▸ Goal
All lines from the one containing "Is point (182, 370)" through the last line of the listing below are to be copied exactly. Exclude the pictures.

Spatial reasoning dataset excerpts
·····

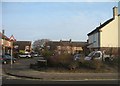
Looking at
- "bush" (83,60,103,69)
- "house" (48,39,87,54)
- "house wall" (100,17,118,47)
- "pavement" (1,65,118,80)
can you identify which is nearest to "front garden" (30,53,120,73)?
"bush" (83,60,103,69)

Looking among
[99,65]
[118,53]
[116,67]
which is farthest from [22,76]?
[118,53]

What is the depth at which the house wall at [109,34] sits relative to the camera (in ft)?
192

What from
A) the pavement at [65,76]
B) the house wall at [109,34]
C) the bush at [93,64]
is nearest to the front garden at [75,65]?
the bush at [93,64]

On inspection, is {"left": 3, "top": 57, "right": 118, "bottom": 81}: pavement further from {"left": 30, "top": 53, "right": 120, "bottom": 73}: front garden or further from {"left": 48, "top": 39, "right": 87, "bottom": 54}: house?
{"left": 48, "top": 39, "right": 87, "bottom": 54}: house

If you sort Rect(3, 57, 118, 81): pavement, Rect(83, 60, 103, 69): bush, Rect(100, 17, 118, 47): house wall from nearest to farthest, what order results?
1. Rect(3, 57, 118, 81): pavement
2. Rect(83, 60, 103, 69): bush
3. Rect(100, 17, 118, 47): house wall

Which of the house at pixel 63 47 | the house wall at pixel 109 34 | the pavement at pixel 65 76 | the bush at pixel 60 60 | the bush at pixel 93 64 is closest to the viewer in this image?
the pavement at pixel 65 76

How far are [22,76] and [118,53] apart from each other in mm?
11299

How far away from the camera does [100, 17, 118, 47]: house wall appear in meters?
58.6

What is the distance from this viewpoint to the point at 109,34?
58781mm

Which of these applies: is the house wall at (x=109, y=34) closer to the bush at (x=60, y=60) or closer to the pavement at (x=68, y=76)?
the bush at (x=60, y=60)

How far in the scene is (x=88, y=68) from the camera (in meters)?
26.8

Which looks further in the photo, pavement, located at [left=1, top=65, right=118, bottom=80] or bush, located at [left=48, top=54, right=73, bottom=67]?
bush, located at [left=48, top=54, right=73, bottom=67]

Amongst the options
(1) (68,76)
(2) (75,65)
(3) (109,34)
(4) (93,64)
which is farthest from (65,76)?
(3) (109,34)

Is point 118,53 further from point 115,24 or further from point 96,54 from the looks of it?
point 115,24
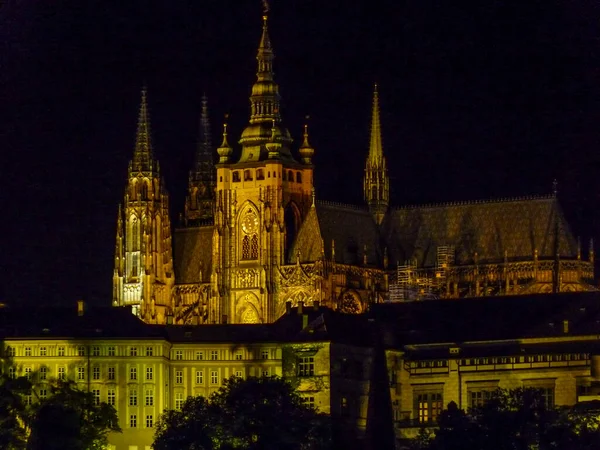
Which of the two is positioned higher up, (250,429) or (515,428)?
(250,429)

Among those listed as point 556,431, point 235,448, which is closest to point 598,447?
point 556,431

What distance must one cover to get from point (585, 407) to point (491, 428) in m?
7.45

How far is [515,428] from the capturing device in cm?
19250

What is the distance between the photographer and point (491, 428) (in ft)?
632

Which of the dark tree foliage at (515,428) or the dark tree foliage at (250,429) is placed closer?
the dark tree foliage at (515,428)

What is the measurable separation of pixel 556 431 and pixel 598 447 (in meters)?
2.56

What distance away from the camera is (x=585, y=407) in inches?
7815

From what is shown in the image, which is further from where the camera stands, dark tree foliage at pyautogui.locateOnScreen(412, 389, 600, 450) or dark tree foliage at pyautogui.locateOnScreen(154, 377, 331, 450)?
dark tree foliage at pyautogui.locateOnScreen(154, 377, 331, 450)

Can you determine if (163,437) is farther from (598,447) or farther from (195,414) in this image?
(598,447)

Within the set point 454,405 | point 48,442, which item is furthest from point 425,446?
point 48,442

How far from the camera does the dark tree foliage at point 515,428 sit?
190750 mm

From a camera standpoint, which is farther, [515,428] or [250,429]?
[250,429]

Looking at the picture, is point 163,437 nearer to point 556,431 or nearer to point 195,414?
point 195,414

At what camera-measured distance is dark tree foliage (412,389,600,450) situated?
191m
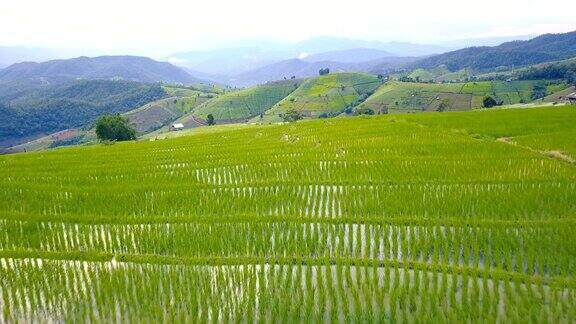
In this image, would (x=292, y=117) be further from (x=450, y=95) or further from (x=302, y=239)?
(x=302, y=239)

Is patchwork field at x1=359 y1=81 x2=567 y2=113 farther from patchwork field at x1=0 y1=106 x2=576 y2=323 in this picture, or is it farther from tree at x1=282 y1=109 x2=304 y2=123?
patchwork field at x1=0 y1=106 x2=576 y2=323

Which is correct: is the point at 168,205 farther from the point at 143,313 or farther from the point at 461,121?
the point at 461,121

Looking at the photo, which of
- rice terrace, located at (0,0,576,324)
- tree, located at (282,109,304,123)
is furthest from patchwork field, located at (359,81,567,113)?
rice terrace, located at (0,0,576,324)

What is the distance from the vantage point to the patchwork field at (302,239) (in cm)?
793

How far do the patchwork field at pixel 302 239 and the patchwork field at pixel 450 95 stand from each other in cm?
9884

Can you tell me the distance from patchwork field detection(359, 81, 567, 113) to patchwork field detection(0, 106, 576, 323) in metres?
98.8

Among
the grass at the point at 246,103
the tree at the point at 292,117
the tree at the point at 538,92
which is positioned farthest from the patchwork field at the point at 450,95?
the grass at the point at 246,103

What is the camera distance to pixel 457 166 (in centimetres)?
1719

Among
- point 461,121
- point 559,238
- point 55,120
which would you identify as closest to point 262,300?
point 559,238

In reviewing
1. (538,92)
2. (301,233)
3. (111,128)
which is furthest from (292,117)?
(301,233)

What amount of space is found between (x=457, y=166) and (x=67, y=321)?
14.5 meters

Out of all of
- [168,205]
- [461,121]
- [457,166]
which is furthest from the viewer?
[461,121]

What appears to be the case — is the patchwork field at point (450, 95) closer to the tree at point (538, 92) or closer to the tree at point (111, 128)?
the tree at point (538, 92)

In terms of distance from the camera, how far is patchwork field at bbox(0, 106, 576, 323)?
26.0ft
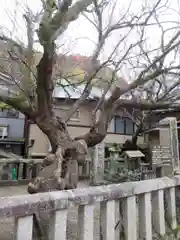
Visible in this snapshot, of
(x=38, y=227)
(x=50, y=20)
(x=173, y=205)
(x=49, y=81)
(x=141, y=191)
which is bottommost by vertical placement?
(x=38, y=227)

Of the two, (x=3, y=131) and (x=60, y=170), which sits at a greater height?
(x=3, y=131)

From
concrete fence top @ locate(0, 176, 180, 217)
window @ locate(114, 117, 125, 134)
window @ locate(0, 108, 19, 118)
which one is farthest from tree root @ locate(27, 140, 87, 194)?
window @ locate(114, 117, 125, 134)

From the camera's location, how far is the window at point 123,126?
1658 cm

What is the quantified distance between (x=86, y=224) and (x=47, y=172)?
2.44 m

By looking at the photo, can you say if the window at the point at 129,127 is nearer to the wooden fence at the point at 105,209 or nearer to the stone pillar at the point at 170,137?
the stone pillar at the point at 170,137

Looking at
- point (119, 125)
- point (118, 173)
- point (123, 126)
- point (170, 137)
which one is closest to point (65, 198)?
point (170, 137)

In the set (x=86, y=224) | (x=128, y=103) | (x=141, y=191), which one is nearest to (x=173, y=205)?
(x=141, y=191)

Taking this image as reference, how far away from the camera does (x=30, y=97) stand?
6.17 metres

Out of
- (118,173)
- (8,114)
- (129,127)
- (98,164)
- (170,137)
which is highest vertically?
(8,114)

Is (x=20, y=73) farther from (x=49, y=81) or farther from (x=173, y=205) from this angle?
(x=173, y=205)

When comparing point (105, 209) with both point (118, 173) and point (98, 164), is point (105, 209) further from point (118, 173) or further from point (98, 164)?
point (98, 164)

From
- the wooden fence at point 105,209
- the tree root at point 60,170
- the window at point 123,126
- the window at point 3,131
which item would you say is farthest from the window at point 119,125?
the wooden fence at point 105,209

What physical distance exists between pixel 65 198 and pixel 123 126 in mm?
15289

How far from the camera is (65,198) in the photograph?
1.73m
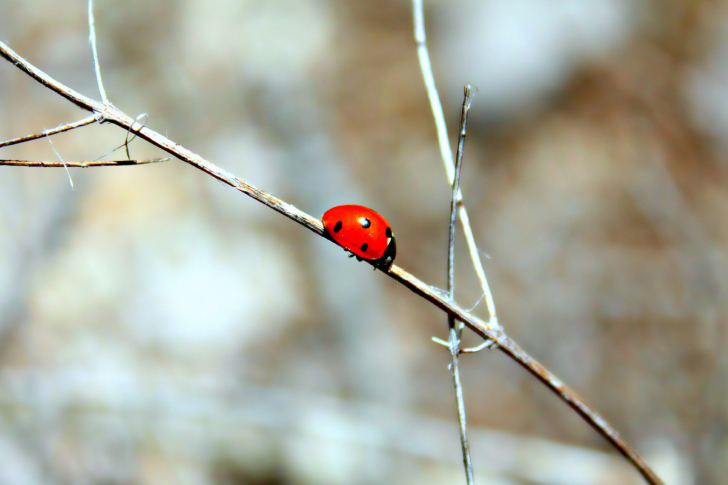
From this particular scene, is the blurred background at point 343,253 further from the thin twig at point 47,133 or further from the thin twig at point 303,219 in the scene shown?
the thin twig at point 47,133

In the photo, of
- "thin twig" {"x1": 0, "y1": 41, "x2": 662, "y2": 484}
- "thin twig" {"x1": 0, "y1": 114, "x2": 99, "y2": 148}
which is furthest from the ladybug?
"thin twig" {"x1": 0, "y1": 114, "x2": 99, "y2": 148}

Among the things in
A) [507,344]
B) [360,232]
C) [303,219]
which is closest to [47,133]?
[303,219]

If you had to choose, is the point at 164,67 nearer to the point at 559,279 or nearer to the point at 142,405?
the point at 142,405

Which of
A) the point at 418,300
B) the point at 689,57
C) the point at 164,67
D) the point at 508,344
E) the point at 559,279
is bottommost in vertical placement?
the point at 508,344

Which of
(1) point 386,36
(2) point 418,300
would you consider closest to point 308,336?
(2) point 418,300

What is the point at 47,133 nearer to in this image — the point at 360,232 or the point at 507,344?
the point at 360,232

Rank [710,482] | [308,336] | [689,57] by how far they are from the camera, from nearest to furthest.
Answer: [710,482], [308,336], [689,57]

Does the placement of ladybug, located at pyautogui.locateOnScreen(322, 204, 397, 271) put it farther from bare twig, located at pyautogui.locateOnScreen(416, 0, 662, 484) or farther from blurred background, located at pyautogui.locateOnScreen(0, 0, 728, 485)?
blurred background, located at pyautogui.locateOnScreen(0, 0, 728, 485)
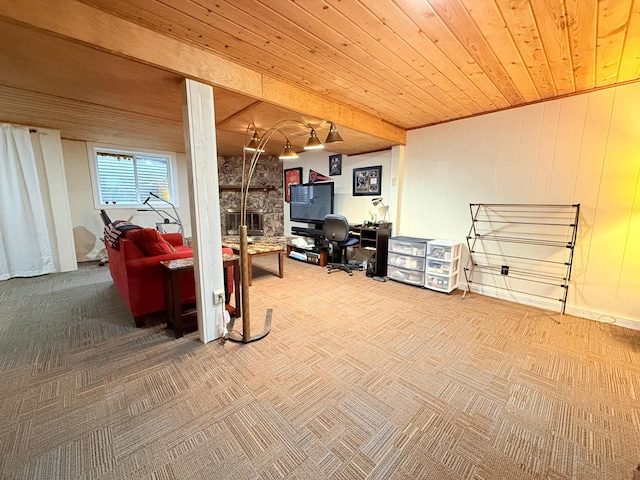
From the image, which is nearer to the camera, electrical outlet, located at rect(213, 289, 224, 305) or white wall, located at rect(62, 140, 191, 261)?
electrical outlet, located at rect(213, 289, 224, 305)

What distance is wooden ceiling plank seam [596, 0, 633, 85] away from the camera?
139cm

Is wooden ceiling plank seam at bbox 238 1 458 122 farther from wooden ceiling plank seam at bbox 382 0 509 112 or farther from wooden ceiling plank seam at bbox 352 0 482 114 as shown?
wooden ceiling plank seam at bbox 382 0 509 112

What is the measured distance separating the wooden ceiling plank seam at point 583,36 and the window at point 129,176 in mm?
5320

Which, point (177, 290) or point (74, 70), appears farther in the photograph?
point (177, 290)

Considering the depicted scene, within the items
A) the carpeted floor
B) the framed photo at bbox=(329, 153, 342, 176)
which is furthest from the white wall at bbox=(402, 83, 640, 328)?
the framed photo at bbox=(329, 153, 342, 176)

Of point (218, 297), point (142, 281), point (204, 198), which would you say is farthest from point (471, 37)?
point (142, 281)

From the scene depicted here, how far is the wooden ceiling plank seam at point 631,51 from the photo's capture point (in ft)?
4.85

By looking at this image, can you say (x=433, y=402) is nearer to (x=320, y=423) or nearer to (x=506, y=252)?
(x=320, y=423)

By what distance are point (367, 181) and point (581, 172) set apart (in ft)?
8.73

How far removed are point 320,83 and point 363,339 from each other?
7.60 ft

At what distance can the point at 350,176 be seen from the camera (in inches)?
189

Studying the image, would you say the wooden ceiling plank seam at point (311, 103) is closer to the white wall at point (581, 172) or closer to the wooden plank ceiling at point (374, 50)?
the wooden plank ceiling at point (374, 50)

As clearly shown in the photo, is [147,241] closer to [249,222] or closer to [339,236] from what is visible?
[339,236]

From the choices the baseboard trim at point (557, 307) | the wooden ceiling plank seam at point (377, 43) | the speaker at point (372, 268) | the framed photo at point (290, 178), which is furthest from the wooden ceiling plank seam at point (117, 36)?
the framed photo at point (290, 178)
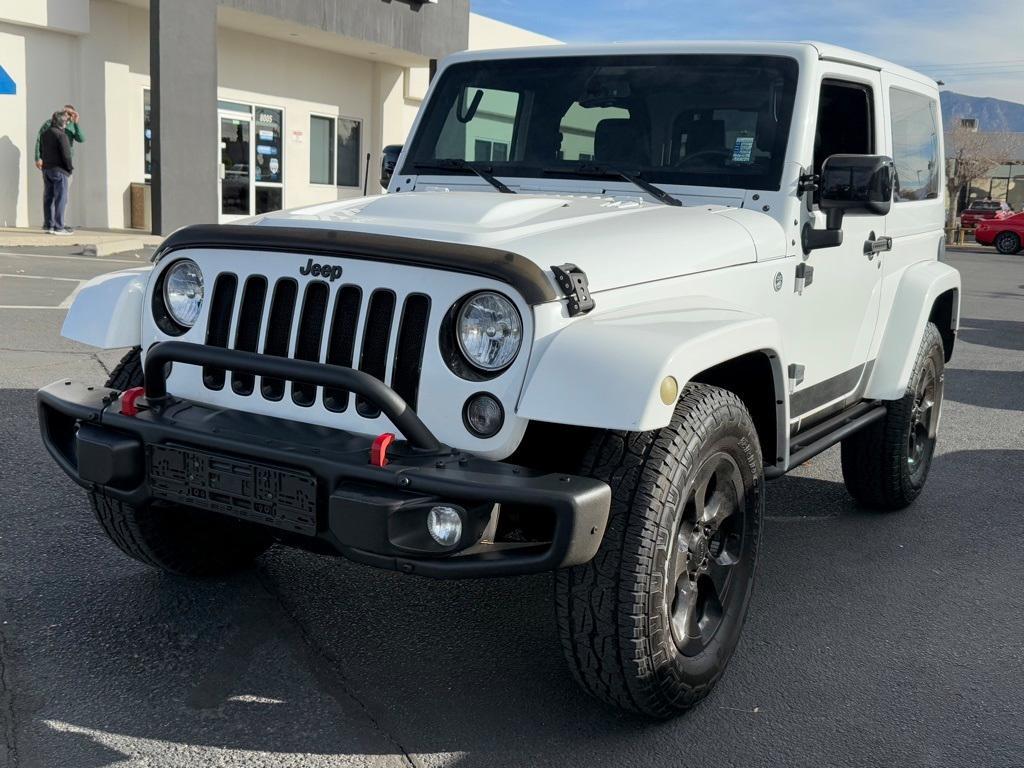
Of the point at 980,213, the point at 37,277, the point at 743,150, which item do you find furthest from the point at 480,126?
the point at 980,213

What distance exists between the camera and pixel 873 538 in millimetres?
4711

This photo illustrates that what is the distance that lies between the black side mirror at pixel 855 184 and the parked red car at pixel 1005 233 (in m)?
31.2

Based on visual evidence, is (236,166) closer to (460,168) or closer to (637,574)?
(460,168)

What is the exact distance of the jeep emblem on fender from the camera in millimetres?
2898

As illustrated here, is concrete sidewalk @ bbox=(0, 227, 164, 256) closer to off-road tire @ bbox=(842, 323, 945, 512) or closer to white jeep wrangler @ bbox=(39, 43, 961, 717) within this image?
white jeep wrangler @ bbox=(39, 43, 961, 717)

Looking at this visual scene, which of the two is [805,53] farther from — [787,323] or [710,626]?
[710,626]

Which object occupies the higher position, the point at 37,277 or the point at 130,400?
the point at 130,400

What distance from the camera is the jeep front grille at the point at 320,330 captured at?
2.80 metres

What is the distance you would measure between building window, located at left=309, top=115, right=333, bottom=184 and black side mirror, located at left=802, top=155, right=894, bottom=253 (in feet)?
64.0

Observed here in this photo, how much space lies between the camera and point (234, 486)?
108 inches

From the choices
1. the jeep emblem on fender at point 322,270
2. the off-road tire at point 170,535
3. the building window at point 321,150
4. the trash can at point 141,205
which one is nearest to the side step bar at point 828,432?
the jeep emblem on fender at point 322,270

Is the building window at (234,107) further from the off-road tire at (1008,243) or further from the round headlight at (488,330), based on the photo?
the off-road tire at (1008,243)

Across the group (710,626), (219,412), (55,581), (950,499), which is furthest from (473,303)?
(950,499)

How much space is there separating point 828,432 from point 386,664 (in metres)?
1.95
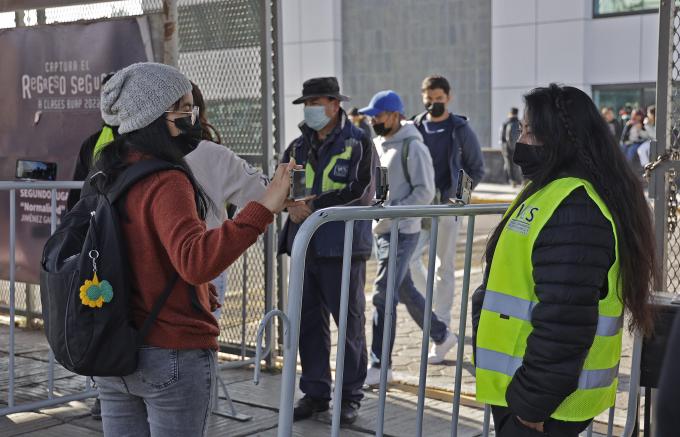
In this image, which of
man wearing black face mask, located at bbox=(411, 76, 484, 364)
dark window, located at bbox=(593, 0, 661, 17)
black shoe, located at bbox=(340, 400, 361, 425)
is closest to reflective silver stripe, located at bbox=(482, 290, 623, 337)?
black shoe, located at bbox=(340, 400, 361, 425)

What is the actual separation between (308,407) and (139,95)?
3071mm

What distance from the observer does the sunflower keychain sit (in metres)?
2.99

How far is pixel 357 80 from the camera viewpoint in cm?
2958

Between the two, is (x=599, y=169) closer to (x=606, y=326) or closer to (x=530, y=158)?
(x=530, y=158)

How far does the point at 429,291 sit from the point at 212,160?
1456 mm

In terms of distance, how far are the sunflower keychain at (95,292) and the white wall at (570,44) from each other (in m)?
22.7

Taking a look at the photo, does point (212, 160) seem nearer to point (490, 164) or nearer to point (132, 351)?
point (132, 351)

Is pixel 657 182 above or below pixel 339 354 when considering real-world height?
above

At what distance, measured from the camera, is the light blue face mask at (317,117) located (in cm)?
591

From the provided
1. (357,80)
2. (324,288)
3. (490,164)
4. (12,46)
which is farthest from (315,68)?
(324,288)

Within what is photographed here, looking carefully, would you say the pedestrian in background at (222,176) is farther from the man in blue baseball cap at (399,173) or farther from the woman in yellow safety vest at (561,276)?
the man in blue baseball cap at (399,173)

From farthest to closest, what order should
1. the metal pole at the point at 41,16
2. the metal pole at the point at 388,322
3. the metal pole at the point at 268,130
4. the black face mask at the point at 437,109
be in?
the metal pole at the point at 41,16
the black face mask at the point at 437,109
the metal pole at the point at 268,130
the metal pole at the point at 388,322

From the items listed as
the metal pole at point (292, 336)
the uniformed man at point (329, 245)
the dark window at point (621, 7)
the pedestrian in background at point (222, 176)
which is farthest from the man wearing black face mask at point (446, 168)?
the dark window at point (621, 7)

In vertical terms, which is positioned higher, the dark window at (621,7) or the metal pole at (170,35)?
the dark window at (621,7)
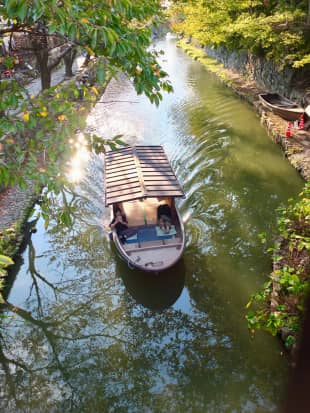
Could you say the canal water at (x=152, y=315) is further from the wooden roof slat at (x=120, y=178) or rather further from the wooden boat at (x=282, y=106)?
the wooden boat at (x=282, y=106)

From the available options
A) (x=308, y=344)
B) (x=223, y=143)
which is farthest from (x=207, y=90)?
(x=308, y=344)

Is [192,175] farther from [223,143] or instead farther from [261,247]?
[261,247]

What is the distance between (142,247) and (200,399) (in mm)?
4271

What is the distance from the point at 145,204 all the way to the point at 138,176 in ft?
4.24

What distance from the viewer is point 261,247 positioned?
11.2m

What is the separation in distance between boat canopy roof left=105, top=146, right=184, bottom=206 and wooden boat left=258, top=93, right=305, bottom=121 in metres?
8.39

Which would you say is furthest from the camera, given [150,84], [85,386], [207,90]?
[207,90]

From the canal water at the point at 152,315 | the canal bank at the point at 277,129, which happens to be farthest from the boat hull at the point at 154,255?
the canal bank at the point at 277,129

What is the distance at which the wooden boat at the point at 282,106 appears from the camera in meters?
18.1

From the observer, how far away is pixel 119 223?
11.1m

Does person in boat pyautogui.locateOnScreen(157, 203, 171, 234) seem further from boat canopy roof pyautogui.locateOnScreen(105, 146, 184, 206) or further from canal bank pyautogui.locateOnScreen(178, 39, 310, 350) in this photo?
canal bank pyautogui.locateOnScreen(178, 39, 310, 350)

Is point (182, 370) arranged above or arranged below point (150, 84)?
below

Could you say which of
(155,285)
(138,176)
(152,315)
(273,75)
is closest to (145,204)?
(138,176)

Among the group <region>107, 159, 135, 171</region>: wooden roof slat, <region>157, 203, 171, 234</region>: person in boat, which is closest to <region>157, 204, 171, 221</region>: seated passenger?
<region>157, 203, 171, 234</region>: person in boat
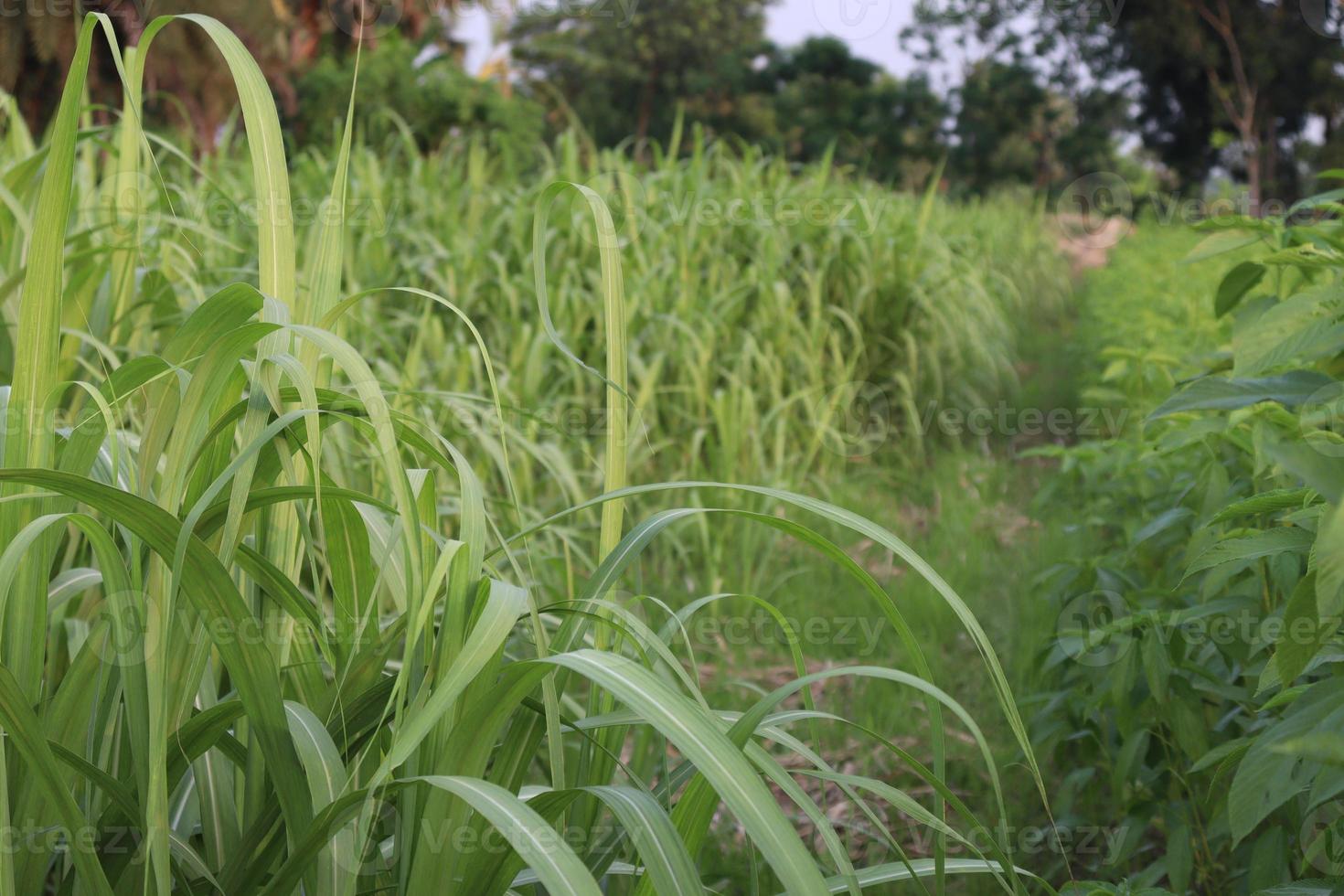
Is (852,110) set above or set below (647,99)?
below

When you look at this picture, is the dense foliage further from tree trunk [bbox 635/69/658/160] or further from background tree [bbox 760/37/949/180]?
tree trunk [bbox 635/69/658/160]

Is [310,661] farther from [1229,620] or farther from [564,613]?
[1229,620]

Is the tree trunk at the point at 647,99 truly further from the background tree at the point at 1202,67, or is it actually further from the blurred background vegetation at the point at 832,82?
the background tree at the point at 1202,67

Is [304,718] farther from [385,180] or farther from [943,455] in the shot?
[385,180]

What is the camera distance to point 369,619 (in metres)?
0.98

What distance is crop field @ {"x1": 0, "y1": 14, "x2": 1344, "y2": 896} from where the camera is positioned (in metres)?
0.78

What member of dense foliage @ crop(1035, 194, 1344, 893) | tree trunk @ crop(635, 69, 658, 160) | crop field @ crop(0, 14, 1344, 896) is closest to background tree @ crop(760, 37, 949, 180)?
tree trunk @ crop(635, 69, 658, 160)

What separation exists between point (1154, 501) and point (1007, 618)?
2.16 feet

·····

▸ Exercise output
Is point (182, 370) arranged above or arranged below point (150, 84)?
below

Could you say which of
(155,285)
(138,176)
(152,315)
(273,75)
is closest to (145,204)?
(138,176)

Among the group <region>107, 159, 135, 171</region>: wooden roof slat, <region>157, 203, 171, 234</region>: person in boat, which is closest to <region>157, 204, 171, 221</region>: seated passenger?
<region>157, 203, 171, 234</region>: person in boat
Is (852,110) set above or set below (647,99)?
below

When you look at this picture, is the dense foliage further from tree trunk [bbox 635/69/658/160] or further from background tree [bbox 760/37/949/180]?
tree trunk [bbox 635/69/658/160]

Is [310,661] farther from [1229,620] or farther from [564,613]?
[1229,620]

Is the tree trunk at the point at 647,99 truly further from the background tree at the point at 1202,67, or is it actually further from the blurred background vegetation at the point at 832,82?
the background tree at the point at 1202,67

Is [304,718] farther from [385,180] or farther from [943,455] in the shot?
[385,180]

What is the camera distance to point 369,619 (in metres)?
0.98

What distance is crop field @ {"x1": 0, "y1": 14, "x2": 1344, "y2": 896} from where the camera is positioned (in metres)?
0.78

What member of dense foliage @ crop(1035, 194, 1344, 893) | tree trunk @ crop(635, 69, 658, 160) | crop field @ crop(0, 14, 1344, 896) is closest to background tree @ crop(760, 37, 949, 180)?
tree trunk @ crop(635, 69, 658, 160)

What separation exists between point (1154, 501) and point (1007, 618)?
2.16 feet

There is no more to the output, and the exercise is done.